Seamus Heaney was our best poet, by a country mile.
Since his death on August 30th last year, nothing about Irish poetry is, or can be, the same. When I was invited to take up the editorship at Poetry Ireland Review, I knew the first thing I would want to do was an issue dedicated to him. Being the person he was, many poets and friends and colleagues had already paid warm tribute to his gifts as a poet and as a man. Instead, I wanted to focus on the work, on the rich haul of extraordinary poems he has left in his wake.
Reading his work is a way of seeing what poetry is capable of; what a well-made poem, in its wildest dreams, can manage to achieve. We all learn from him. So I invited 50 (mostly) younger poets from Ireland, the UK and the US to write a short essay on a single poem that mattered to them. “Younger” because I thought it would be a working gauge of the depth and breadth of his poetic heritage. The countries I chose because Seamus had a presence, professionally and personally, in each.
What I hoped for was a close reading, a careful and insightful probe at how each poem worked – something akin to looking inside a longcase clock from the eighteenth century to examine the mechanism. I knew it wouldn’t explain the thing, that a poem doesn’t work mechanically, (and that this might be exactly why we love a poem, when we do), but I thought it would be interesting to open up the back of the thing and have a wee peek anyway.
Typically, the response I got was that nothing would give the poet more pleasure than to sit with a Seamus Heaney poem and try to work out just how it was that he pulled off the magic tricks of his most magical, much-loved poems.
I left the choice of Heaney poem entirely up to each poet. I thought it wouldn’t matter if there were crossovers; that this would be, in fact, an enjoyable bonus for the reader, to see the one poem approached from different sightlines, different footholds, as it were. In fact, there are precious few crossovers. It seems a simple thing to say that his achievement is so profound and his influence so ample that so many poets love so many different poems, but it is not. Is there, I wonder, another poet for whom the same claim could be made?
Guidebook, handbook, tribute album: the essays in this issue are even more than I hoped for. Each is accompanied by its original poem, so that it’s possible to see immediately and exactly how the close reading by each contributor applies. Among the 50 contributors are Simon Armitage, Christian Wiman, Caitríona O’Reilly, Alan Gillis, Michael Hofmann, Jane Yeh, Nick Laird, Monica Youn, Leontia Flynn, Lavinia Greenlaw, Jamie McKendrick, Sean O’Brien, Daisy Fried, Carl Phillips and Francis Leviston.
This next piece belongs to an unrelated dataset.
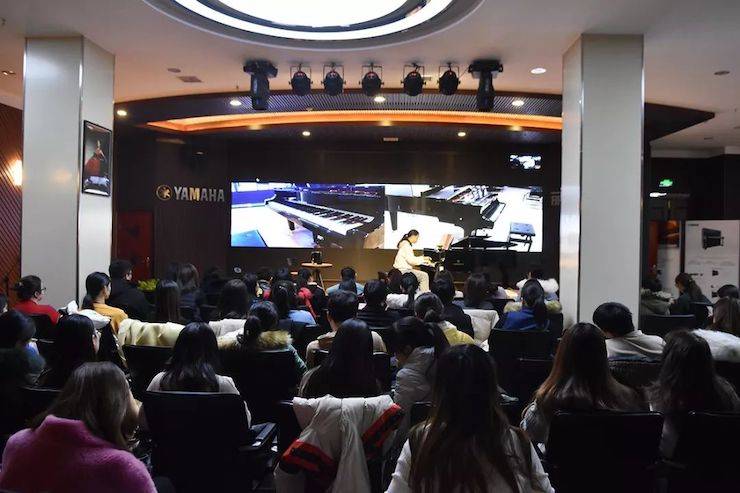 精彩回顧 | 雅馬哈e-EU遠程藝術教育聯盟系列講座蔡盈溱老師大師班圓滿落幕!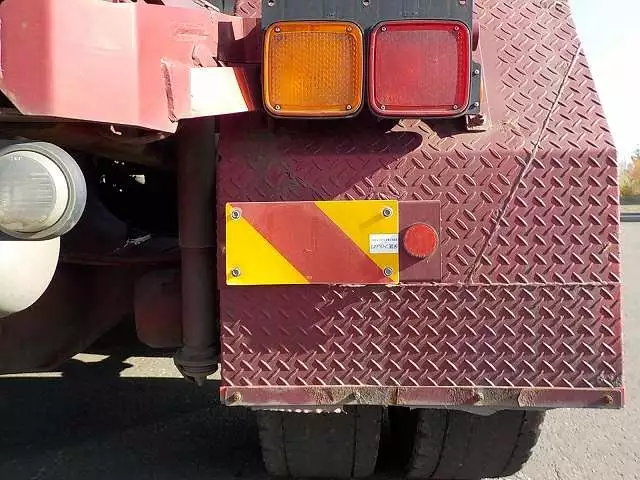 平成24年03月中古大型トラクタヘッド日野日野の画像27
The issue is illustrated by an insert of 16 pages of photographs and other images, most taken from Emory University's landmark exhibition, Seamus Heaney: The Music of What Happens, curated by Prof Geraldine Higgins, Emory's Director of Irish Studies. The cover images, kindly provided by Marie Heaney, feature previously unseen late photographs of Seamus.
I’m very grateful to each poet for taking on the task with such grace and enthusiasm. Wise, generous and alert, these 50 essays prove, I hope, a fitting honouring of a poet who mattered so profoundly to us writers and readers, for whom his work so marvellously endures.
Poetry Ireland Review Issue 113: a Seamus Heaney Special Issue is out now.